There were plenty of opportunities for Calcavecchia, a 13-time PGA Tour winner, to let this one get away in the same way he watched those chances to win earlier this year disappear.
There was the bunker fiasco on No. 8; tee shots into the rough on Nos. 14 and 15 where Calcavecchia had to scramble for pars, and a 100-yard second shot on the 16th that came up 15 yards short.
But that’s where Calcavecchia recovered and set off a wild finish. He chipped in for birdie while Cochran’s 10-foot birdie putt came up short to take a one-shot lead. On No. 17, Calcavecchia’s tee shot to a difficult back-right pin guarded by water in front nestled on the fringe, while Cochran’s shot to the middle of the green caught a ridge and finally settled inches from the cup. While Cochran waited to tap in for birdie, Calcavecchia rolled in his putt from the fringe to stay a shot ahead.
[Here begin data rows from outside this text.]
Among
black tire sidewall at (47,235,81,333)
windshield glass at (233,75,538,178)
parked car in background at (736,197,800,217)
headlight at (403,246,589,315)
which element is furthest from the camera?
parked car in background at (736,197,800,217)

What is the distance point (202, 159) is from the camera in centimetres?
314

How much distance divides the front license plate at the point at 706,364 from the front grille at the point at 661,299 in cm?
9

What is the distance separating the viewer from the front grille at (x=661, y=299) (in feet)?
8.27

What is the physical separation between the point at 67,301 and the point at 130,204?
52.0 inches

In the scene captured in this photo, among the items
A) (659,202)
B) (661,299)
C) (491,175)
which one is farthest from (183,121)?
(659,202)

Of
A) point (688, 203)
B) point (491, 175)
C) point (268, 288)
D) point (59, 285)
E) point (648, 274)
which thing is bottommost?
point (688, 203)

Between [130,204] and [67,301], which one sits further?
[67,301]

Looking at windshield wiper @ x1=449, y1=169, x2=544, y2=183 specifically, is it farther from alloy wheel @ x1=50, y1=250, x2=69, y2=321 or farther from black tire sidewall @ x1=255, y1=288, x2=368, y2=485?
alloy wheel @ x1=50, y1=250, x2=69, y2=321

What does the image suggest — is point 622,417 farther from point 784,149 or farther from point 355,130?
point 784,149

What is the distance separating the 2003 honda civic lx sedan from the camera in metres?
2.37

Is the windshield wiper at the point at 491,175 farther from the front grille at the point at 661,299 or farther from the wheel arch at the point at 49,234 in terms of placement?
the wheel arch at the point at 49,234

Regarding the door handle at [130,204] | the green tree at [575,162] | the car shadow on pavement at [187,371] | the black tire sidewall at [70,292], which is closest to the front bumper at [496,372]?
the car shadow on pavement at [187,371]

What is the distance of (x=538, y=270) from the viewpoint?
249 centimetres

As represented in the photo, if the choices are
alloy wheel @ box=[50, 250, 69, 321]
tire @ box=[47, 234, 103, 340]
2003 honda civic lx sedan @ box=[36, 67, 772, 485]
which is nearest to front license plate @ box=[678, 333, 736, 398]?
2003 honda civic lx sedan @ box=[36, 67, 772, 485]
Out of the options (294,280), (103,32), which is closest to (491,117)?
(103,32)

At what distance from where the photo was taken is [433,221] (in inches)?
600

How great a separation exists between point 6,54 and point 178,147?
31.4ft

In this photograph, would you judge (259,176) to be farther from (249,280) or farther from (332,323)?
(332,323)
Calcavecchia seemed in better position off the tee on the 18th, but Cochran’s second shot from more than 200 yards on the uphill, 498-yard par 5 rolled about 12 feet behind the pin. Calcavecchia was left with a 30-foot putt that curled just below the hole and Cochran forced the pair to play the 18th once more by making his eagle putt.
“Every time he had to make a putt he made it,” Calcavecchia said.
In the playoff, Calcavecchia found nearly the same spot on the 18th green as he did regulation, while Cochran pulled his second shot into a greenside bunker. Cochran’s bunker shot bounced past the pin into the rough and Calcavecchia two-putted for the title.
“Today he looked like no matter what was going to happen, that he was going to keep coming and keep making birdies and keep doing good things,” Cochran said about his neighbor in Florida. “That’s a big difference. That’s what we all kind of strive for.”
Chip Beck (68) birdied four of the final five holes to finish third at 9 under.
Jeff Sluman (71) was fourth at 8 under.
Hometown favorite Fred Couples put a charge into his large gallery by dropping in an eagle on No. 1 to get to 4 under, only to give back both shots on the second hole when he pushed his tee shot right and couldn’t find his ball. Couples had to go back and re-tee and ended up making double bogey on the hole, followed with another bogey on the fifth. He ended up with a 73 to tie for 16th at 1 under.
“A couple of putts here and there would have helped but I was pretty erratic,” said Couples, who won the Senior Players Championship last week in New York. “I made a lot of bogeys and a lot of very mediocre shots.”